The invention relates to the technical field of encoding of visual data in a layer depth format.
Layered depth image (LDI) is a way to encode information for rendering of three dimensional images. Similarly, layered depth video (LDV) is a way to encode information for rendering of three dimensional videos.
LDI/LDV uses a foreground layer and at least one background layer for conveying information. The background layer is called occlusion layer, also. The foreground layer comprises a main colour image/video frame with associated main depth map. The at least one background layer comprises a background colour image/video frame with associated background depth map. Commonly, the occlusion layer is sparse in that it only includes image content which is covered by foreground objects in the main layer and corresponding depth information of the image content occluded by foreground objects.
A way to generate LDI or LDV is to capture a same scene with two or more cameras from different view points. The images/videos captured by the two cameras are then warped, i.e. shifted, and fused for generating the main image/video which depicts the same scene from a central view point located in between the different view points.
Further, the main depth map associated with the main image/video frame can be generated using the two captured images/video frames. The main depth map assigns a depth value, a disparity value or a scaled value homogeneous with disparity to each pixel of the main image/video frame wherein the disparity value assigned is inversely proportional to the distance of an object, to which the respective pixel belongs, from a main image plane.

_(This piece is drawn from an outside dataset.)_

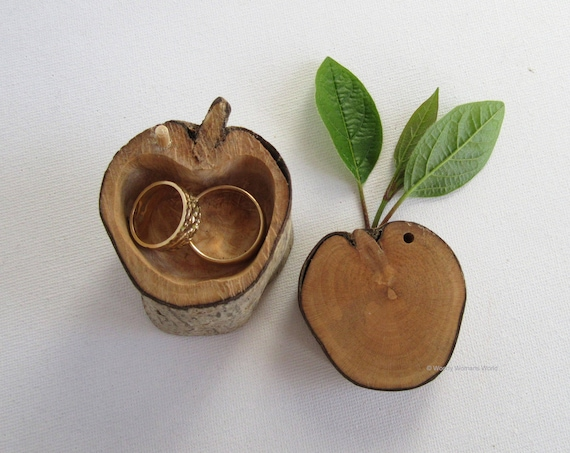 Rustic Ring Box * Personalised Ring Box * Wooden Ring Box * Engagement  Eco Wedding  * Fruity Collection  *  Handmade in Wales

According to prior art, the foreground layer and the background layer are of the same horizontal width. The inventors recognized that this same size does not allow to convey all the information provided in the images/videos captured by the at least two cameras.

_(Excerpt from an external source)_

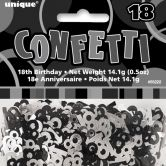 Black Glitz 18th Birthday Confetti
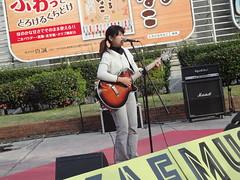 名古屋 ギター 女子 部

Therefore, the inventors propose a non-transitory storage medium carrying at least one encoded layered depth image/video frame wherein at least one occlusion layer of the layered depth image/video frame has a greater horizontal width than a foreground layer of the layered depth image/video frame wherein the horizontal width of the occlusion layer is proportional to a maximum disparity value comprised in lateral boundary areas of a main depth map comprised in the foreground layer, the lateral boundary areas consisting of a predetermined number of outermost columns of the main depth map.
And, the inventors propose a method for layered depth image/video frame encoding, said method comprising encoding at least one occlusion layer of the layered depth image/video frame with a greater horizontal width than a foreground layer of the layered depth image/video frame wherein the horizontal width of the occlusion layer is proportional to a maximum disparity value comprised in lateral boundary areas of a main depth map comprised in the foreground layer, the lateral boundary areas consisting of a predetermined number of outermost columns of the main depth map.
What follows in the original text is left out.